Work

Bernard ShawFREEDOM FOR WOMEN

George Bernard Shaw wrote Freedom for Women (1891). Unless a woman repudiates her womanliness, her duty to her husband, to her children, to society, to the law, and to everyone but herself, she cannot emancipate herself. It is false to say that a woman is now directly the slave of a man; she is the immediate slave of duty, and as man’s path to freedom is strewn with the wreckage of the duties and ideals he has trampled on, so must hers be.

In 1881, Shaw fell in love with Alice Lockett and his wooing of her lasted for three years. This was the beginning of a series of "philanders" as he called them.

Shaw married Charlotte Payne Townshend, a wealthy Irish woman and fellow Fabian in 1898. They both were in their forties. Neither wished to marry, but Shaw, under the misapprehension that he was to die, proposed to her.

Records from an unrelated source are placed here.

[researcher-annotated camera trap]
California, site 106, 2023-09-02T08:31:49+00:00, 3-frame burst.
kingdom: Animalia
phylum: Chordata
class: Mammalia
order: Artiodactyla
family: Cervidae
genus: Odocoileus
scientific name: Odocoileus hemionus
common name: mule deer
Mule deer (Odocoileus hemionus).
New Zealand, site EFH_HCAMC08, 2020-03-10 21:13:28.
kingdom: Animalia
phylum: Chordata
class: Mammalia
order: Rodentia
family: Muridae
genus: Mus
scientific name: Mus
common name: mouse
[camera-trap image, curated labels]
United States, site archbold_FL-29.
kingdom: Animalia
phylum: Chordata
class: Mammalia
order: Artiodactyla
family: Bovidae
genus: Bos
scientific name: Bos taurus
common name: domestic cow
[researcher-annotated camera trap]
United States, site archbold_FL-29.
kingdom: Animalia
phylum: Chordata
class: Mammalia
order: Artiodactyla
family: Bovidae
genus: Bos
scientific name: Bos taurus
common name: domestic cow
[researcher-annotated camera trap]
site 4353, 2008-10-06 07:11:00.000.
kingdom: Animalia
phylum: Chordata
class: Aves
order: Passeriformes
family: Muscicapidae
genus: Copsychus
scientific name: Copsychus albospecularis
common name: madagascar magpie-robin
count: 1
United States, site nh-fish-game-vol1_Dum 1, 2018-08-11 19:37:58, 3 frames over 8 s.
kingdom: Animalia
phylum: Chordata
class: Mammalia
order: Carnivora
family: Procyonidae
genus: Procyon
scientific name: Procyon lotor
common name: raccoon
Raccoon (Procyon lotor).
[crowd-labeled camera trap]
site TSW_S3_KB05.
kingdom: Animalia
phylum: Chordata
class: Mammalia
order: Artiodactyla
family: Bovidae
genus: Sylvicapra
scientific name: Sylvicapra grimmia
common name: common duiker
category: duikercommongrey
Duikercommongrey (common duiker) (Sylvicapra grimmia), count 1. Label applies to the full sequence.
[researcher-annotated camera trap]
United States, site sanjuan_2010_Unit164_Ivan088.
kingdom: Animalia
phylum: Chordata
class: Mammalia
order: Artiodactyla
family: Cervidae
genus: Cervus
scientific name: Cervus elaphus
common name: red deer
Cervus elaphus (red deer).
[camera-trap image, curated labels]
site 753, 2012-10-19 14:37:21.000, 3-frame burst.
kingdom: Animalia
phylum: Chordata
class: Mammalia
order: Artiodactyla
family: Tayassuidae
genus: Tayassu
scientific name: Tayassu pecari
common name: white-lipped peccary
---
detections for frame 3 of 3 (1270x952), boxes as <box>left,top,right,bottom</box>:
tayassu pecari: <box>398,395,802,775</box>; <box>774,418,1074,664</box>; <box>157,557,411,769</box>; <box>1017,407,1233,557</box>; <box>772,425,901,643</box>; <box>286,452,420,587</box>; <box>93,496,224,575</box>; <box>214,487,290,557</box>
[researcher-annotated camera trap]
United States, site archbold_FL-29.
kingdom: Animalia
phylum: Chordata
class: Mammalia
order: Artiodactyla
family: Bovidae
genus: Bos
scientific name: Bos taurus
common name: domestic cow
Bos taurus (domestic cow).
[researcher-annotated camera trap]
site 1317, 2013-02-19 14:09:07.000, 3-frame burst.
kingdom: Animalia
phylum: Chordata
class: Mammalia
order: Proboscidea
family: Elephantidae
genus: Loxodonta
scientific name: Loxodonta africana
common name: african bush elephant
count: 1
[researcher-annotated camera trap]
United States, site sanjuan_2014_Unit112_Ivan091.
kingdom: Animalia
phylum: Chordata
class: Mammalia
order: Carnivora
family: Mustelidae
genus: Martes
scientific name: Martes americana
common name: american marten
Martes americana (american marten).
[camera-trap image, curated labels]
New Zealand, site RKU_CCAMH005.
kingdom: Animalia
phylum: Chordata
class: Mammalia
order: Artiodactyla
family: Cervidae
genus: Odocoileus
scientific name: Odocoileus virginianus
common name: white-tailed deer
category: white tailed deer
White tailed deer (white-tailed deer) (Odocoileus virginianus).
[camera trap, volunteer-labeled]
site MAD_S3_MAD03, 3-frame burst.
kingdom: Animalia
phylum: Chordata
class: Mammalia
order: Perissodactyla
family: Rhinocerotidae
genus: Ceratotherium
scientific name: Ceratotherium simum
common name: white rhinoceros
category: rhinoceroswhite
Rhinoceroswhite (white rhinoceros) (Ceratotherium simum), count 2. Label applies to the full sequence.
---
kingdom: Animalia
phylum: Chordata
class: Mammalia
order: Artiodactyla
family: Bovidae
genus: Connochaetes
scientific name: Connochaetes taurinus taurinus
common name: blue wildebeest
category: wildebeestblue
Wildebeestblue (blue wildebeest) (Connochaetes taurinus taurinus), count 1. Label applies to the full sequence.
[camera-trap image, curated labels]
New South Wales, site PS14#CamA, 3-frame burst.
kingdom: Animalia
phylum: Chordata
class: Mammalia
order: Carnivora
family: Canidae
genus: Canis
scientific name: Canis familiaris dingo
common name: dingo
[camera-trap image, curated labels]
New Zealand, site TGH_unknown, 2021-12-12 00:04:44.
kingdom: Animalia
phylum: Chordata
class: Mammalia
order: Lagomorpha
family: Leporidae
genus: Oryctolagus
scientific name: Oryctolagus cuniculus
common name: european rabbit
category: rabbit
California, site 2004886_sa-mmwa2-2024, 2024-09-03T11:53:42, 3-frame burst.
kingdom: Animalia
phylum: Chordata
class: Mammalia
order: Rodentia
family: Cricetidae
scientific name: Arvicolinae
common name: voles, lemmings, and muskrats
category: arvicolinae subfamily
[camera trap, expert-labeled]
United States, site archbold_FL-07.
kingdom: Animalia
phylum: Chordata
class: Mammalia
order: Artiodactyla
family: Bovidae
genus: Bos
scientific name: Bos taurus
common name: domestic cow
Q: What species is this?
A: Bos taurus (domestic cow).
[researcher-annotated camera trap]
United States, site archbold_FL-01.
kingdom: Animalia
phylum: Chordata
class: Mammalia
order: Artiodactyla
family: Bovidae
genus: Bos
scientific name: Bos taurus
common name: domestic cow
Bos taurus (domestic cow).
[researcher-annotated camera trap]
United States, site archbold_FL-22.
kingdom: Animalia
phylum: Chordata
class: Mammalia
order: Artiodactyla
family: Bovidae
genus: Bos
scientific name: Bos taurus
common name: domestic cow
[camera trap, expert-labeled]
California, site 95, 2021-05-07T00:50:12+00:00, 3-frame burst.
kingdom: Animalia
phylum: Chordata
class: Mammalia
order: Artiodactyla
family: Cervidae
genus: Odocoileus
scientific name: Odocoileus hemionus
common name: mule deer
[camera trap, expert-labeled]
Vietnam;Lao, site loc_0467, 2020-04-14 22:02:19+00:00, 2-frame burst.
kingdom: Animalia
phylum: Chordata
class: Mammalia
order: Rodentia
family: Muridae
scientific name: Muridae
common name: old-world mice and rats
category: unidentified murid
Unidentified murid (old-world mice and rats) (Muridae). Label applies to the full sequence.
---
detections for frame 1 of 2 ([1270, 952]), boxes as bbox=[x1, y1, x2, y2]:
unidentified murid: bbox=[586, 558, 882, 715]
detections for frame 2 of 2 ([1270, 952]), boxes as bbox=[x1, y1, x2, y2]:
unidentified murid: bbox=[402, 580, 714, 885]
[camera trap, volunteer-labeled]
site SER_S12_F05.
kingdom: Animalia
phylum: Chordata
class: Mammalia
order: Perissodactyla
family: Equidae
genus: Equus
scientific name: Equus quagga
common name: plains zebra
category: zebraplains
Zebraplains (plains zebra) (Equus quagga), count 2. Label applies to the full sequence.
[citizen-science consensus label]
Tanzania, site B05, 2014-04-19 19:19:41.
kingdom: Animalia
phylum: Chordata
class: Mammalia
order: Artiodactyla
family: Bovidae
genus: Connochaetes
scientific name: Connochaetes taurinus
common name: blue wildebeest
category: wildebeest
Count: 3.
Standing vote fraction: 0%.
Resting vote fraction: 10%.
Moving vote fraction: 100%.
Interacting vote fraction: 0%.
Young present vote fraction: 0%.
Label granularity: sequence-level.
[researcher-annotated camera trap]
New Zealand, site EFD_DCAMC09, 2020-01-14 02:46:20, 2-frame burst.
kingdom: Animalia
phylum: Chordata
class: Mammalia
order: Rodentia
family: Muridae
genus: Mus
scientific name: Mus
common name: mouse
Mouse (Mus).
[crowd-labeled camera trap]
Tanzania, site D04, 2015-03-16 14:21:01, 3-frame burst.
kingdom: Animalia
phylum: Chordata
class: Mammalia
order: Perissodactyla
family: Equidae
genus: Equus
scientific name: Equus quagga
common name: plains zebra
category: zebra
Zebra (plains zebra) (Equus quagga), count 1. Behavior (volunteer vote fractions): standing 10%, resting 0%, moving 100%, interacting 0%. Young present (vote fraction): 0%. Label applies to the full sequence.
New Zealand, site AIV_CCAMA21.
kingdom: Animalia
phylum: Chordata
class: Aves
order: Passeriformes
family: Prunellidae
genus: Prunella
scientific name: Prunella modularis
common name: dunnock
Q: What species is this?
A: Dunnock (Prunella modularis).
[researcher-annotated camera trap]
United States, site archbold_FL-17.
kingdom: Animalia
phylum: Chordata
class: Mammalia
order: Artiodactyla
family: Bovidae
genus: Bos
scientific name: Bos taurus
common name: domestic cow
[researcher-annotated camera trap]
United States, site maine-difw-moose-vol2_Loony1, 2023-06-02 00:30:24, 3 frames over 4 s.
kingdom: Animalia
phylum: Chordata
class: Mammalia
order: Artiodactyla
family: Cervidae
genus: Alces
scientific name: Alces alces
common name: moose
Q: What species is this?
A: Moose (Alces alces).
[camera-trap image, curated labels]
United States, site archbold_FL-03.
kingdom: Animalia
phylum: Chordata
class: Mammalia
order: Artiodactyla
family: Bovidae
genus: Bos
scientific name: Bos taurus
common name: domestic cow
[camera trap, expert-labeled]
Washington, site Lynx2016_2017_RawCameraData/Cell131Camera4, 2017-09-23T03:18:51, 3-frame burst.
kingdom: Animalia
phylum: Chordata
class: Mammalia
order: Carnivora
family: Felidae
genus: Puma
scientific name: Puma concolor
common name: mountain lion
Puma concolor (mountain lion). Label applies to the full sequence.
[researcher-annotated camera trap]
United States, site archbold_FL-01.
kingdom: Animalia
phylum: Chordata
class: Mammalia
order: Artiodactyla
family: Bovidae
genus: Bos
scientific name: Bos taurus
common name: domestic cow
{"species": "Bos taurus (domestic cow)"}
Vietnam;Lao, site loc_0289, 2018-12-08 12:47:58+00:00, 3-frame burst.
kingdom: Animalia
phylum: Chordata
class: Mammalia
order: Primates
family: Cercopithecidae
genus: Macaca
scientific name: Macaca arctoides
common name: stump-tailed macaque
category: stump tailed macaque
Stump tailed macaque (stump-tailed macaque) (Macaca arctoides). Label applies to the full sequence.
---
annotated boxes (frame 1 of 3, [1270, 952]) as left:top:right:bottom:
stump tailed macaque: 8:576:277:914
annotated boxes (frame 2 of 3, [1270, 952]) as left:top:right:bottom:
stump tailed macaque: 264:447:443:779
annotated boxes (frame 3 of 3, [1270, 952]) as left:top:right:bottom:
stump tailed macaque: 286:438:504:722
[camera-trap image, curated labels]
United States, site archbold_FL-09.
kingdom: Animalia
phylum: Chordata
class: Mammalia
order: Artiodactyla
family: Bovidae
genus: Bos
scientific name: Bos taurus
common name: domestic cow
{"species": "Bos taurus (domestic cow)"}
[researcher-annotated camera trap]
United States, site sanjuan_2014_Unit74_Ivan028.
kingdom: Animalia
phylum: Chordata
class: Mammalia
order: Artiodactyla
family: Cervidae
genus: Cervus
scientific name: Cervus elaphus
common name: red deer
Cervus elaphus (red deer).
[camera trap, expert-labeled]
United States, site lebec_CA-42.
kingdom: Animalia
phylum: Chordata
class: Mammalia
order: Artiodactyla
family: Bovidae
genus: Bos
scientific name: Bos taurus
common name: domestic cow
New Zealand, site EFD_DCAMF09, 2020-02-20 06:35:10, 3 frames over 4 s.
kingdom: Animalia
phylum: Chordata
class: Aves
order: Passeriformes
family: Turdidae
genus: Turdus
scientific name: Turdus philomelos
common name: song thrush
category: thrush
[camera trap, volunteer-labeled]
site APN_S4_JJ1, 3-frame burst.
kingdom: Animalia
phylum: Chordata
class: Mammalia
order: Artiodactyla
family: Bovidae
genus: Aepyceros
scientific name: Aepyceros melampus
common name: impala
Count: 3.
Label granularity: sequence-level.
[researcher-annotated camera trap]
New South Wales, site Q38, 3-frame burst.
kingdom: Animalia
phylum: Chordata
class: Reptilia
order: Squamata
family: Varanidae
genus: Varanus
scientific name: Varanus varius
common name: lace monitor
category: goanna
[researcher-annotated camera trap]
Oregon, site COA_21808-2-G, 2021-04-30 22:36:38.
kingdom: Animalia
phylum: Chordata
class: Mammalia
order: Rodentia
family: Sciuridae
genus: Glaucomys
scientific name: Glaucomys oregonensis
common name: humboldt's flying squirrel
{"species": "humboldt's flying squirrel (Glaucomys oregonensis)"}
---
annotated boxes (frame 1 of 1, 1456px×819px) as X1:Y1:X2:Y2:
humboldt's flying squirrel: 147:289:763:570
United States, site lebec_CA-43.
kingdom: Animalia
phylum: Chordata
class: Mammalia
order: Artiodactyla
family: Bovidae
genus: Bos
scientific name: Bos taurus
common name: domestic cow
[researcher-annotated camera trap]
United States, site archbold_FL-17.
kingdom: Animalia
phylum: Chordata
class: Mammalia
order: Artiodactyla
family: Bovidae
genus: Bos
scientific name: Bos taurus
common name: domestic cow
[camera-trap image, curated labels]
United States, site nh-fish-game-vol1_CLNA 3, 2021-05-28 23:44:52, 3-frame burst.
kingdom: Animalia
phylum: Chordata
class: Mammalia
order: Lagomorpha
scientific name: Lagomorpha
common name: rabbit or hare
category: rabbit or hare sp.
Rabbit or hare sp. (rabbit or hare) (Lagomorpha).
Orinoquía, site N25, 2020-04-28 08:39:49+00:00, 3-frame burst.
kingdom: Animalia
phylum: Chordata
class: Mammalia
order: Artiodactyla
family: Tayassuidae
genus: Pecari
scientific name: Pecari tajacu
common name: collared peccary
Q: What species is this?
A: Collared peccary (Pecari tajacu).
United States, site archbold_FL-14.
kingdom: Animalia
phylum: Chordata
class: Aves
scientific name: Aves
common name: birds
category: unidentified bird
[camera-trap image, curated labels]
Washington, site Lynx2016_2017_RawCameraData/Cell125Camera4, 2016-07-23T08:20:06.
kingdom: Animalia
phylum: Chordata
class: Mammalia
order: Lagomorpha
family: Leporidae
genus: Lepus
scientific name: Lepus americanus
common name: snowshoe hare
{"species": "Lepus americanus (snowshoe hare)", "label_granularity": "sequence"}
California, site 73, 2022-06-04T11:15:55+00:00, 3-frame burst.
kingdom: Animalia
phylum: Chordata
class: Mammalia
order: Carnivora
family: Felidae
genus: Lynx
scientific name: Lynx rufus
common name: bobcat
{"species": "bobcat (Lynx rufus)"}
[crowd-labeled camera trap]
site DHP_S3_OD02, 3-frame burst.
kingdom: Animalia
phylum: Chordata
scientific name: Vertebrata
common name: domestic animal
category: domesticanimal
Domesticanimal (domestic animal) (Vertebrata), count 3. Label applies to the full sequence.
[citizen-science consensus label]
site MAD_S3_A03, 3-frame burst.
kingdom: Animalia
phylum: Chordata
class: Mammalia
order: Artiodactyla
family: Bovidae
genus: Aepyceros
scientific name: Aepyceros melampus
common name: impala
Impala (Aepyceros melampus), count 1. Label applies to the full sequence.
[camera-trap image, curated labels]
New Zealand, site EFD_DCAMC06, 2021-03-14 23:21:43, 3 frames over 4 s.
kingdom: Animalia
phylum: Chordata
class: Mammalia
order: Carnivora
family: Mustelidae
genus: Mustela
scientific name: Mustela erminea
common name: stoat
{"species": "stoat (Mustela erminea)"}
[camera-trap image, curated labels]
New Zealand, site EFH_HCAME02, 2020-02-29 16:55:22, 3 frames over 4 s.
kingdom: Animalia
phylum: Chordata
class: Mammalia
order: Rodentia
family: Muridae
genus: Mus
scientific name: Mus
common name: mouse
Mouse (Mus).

It was an unorthodox, but happy-probably celibate-marriage that lasted until Charlotte’s death in 1943.

He came to believe from his own experience that imagining love played a more important part in life than real love, for the imagination beggared reality and personal contact was a poor substitute for the dreams women could so easily evoke. Annie Beasant who was the strong supporter of India’s freedom movement and founder of ‘The Theosophical Society of India was not a woman to be neglected or trifled with. Shaw insisted on their relations being put on a serious footing.

But her husband was alive and she could not marry him, she made a contract setting on which they were to live together as husband and wife. He read it and said, "this is worse than all the vows of all the Churches on the earth. I had rather be legally married to you ten times over".